Dr Nicholas A. Kent
DNA in cells does not function as a naked double helix, but is bound by various structural proteins to form chromatin. The modulation of chromatin structure is a key process in the catalysis and regulation of gene transcription, DNA replication and DNA repair. I use novel next-generation chromatin sequencing techniques to analyse chromatin function in a variety of organisms including humans, plants, flies and yeast. I also hope to be a driving force in the emerging field of research into chromatin in non-nuclear genomes such as those of the archaea. The aim of my research is to understand basic chromatin biology relevant to human health, crop improvement and the evolution of genome structure. I am currently funded by the BBSRC.
– Module Leader: BI3254 Genes to Genomes
– Module Leader: BI3225 Genomics
– School Radiation Protection Supervisor
– Genomics Research Hub Lead
Interested in joining my lab as a self-funded post-graduate student or a postdoc/fellow?

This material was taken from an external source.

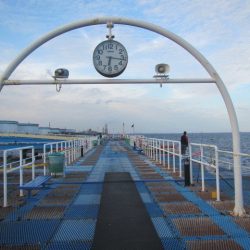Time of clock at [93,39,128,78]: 6:16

Please contact me by email.
I received a BSc. (Hons) from the University of East Anglia in 1989, a D.Phil from the University of Oxford in 1994, and became a Fellow of the Higher Education Academy in 2008.

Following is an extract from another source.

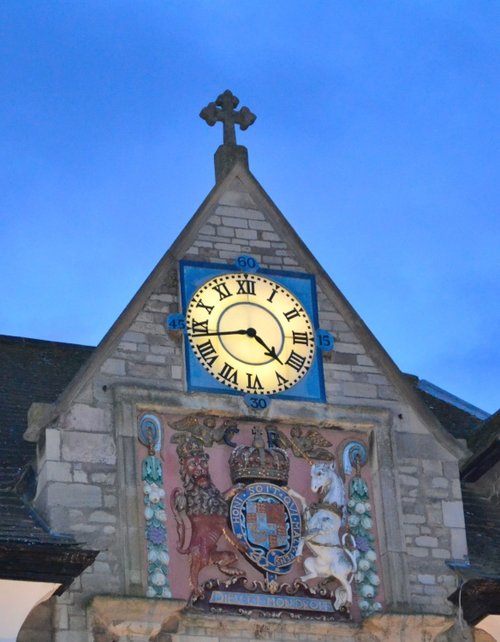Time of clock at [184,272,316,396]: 4:43
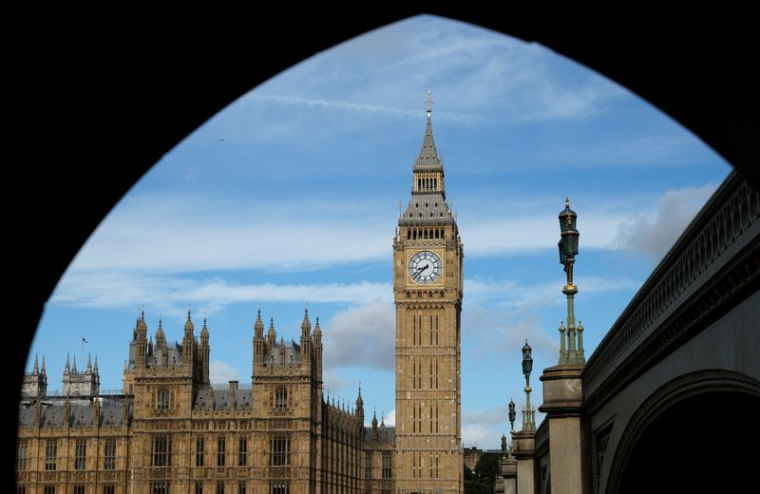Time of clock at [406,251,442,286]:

During my doctoral work in Jane Mellor's laboratory in Oxford, I became interested in how the physical packaging of DNA influences gene expression, and developed technology for digesting yeast chromatin with nucleases in order to map chromatin structure which is still used widely today (Kent et al., 1993; Kent and Mellor, 1995). From 1994, I undertook post-doctoral work at Oxford in both the Biochemistry Department (Mellor lab) and the Sir William Dunn School of Pathology (Proudfoot lab), and became a Departmental Lecturer in the Genetics Unit in 2002. During this time in Oxford, I worked on co-activator/repressor complexes which use energy from ATP hydrolysis to remodel chromatin structure, and played a key role in discovering the cellular functions of the ISWI and CHD classes of these enzymes (Kent et al., 2001; Alen et al., 2002, Morillion et al., 2003, Martinez-Campa et al., 2004).

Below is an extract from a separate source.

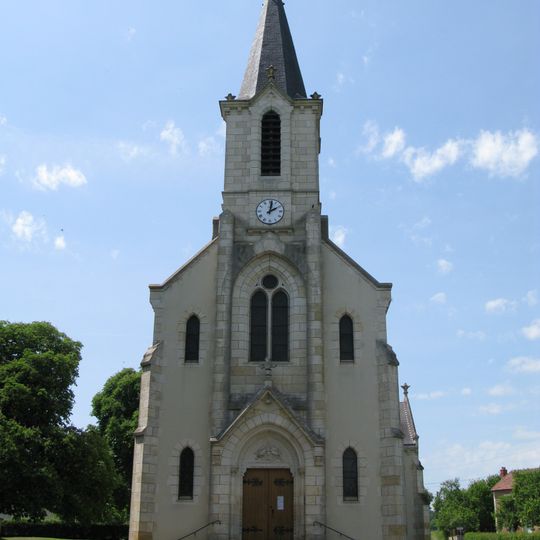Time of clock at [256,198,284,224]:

In 2006, I took up a Lectureship at Cardiff University and have since published papers: characterising chromatin environments at the rDNA locus and telomeres (Jones et al., 2007; Loney et al., 2009); dissecting the role of the SWI/SNF class ATPase RSC in chromatin-remodelling during chromosome break formation and repair (Kent et al., 2007; Chambers et al., 2012a); identifying a role for the INO80 class ATPase in centromere function and genome stability (Chambers et al., 2012b). The main focus of my lab is now developing chromatin-SEQ techniques to analyse chromatin structure and function at a genome-wide level (Kent et al., 2011; Durand-Dubief et al., 2012; Platt et al., 2013; Platt et al.,2017). I have continued to explore chromatin remodelling in model organism systems such as fission yeast and Arabidopsis (Gal et al., 2015; Pass et al., 2017), and helped discover the novel beads-on-a-string chromatin architectures now known to be present in archaeal cells (Maruyama et al., 2013).
At other times, I have dabbled in eye lens proteins, dust mite allergens, business development consultancy and guitar playing. I live, with my family, near Coleford in the Forest of Dean.